Besides the cost saltwater requires much more knowledge and testing, you should research everything you possibly can before go through with it and youll need to test your water parameters often and make sure it stays good.
Pros for saltwate: They look AMAZING and the fish/other creatures look AWESOME.

Cichlids are great too, a tank of rocks can look pretty cool and theres some pretty awesome looking cichlids (demasoni comes to mind first)

Only real downside to cichlids i can think of right now would be their aggressiveness


Just my opinions though, Im by no means a fish pro.


----------



## tommaso889 (Nov 14, 2009)

i think i shall stick with cichlids as i have done a little more research and it seems to be the cheaper option and as i am only 14 and dont have a job i shall wait untill then to get a saltwater tank


----------



## onefish2fish (Jul 22, 2008)

again i didnt want to scare you away but rather inform you its an expensive hobby. i guess thats how it goes for most aquarium products though even with freshwater. i mean look at a canister filter, its $300 for a plastic box with an impellar in it. there are some nice cichlids thats for sure but i dont know much about them.

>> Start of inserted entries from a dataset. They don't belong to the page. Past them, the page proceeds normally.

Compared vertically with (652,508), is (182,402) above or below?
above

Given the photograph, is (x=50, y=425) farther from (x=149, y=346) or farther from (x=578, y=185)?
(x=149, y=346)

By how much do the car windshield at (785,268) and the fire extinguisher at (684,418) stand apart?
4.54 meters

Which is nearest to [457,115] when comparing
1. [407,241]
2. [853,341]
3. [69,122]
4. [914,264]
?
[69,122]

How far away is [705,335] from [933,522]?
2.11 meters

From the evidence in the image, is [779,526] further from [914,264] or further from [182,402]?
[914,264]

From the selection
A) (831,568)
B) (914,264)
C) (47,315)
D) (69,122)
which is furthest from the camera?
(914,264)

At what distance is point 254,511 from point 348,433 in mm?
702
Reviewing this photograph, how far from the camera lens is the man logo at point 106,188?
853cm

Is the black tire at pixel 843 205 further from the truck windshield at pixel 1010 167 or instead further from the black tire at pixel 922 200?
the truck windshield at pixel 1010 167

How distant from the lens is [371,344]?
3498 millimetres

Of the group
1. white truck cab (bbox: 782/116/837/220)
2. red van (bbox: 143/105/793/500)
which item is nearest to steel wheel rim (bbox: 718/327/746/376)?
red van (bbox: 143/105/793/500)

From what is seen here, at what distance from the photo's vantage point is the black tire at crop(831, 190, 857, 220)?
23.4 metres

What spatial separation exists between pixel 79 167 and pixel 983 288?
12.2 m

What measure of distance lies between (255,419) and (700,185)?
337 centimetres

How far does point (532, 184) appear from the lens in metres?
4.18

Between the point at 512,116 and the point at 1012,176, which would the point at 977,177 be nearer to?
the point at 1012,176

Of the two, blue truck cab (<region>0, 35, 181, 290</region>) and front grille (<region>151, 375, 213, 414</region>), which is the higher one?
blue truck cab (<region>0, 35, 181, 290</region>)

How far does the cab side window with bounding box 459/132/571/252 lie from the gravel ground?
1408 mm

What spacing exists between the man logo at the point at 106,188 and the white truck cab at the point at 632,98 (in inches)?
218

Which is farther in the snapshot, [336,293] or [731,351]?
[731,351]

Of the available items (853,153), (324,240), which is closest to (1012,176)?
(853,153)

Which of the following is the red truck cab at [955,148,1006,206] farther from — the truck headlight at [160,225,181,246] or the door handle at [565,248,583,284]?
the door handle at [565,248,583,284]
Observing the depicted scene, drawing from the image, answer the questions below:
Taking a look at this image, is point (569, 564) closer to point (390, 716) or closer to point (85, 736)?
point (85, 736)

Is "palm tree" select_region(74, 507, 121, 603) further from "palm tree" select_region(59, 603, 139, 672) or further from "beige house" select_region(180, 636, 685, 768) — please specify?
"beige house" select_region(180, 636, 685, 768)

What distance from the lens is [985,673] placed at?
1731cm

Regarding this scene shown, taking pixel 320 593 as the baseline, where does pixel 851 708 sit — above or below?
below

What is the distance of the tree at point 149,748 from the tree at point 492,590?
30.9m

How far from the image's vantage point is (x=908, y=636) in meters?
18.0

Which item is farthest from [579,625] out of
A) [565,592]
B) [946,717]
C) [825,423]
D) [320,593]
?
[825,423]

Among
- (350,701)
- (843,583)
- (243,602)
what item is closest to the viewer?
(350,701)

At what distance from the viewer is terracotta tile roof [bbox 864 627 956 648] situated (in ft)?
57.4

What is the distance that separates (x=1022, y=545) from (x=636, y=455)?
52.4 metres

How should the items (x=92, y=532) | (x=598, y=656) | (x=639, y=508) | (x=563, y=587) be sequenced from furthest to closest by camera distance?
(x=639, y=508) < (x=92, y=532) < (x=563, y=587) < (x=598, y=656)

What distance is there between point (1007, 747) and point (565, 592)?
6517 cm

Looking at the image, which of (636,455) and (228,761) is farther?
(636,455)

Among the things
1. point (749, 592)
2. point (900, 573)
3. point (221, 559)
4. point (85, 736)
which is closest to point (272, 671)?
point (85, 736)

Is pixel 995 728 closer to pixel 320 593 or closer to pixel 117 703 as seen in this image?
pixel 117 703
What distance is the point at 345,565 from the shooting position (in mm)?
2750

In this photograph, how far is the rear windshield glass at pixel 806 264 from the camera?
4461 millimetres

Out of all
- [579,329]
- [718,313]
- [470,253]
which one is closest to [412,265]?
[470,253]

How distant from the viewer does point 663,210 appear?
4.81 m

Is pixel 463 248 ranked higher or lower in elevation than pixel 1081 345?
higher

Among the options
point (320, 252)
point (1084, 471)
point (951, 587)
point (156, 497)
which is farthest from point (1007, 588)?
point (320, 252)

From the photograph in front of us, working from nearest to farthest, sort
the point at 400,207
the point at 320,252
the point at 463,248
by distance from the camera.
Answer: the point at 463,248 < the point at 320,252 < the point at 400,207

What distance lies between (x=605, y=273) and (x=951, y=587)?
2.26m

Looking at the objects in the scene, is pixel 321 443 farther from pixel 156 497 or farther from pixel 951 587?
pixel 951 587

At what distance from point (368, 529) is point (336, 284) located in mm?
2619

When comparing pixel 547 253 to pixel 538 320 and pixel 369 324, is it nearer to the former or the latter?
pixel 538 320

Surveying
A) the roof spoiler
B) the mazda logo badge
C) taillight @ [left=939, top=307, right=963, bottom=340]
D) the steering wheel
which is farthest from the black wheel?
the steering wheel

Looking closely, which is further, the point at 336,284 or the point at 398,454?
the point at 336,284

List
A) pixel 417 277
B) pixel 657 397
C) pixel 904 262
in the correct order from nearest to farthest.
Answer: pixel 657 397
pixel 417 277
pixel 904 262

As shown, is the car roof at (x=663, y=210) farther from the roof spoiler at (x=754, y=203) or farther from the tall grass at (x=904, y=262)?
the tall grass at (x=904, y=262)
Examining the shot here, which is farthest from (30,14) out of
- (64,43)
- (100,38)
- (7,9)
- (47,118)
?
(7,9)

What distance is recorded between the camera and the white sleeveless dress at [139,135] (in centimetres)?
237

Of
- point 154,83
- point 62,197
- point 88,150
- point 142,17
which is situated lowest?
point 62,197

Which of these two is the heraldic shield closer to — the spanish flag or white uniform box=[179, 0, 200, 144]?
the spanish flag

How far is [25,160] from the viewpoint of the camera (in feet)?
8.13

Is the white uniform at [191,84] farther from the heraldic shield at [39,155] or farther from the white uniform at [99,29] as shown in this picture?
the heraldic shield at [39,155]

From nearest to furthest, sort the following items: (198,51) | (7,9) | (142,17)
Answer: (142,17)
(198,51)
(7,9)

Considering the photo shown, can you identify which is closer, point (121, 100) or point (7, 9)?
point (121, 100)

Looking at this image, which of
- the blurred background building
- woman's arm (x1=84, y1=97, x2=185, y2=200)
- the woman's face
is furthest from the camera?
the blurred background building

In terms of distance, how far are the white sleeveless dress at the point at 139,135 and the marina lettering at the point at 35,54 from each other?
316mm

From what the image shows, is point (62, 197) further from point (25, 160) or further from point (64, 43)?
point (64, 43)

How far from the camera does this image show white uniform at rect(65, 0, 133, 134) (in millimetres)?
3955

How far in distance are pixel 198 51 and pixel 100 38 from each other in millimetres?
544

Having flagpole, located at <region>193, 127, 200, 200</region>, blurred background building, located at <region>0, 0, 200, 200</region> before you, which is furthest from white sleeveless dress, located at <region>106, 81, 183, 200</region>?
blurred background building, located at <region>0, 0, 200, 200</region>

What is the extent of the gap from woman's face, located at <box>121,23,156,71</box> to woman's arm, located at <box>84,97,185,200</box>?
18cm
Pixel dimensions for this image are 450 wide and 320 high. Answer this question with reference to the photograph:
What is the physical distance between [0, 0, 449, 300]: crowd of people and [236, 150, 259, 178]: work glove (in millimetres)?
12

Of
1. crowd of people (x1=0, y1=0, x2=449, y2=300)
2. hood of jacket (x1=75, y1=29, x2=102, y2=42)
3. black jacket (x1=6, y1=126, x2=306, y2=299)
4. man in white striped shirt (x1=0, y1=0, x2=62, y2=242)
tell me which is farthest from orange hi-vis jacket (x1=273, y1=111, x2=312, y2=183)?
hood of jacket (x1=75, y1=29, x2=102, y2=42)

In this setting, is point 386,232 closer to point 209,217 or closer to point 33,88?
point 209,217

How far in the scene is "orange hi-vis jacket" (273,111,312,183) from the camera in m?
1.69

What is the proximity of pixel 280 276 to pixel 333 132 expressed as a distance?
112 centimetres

i think it may be a good idea to look into a reefing club in your area anyways esp. if you dive. my club has divers in it, so im sure you could link up with some diving buddies and at the same time learn more about the saltwater side of fish keeping. if you decide thats what is for you, you may even be able to pick up some cheaper equipment while your there.


----------



## tommaso889 (Nov 14, 2009)

$300 :O i think they are less in the uk ( which is where i am ) i just had a look and there was a filter for £30


----------



## onefish2fish (Jul 22, 2008)

im sure its cheaper here too, and im sure there are cheaper models but you get the idea. ive had most of the fluval models and nothing there impresses me. i went with an emporer 400 for my newest freshwater tank and i really like it.


----------



## tommaso889 (Nov 14, 2009)

i think i shall do a lttle more research


----------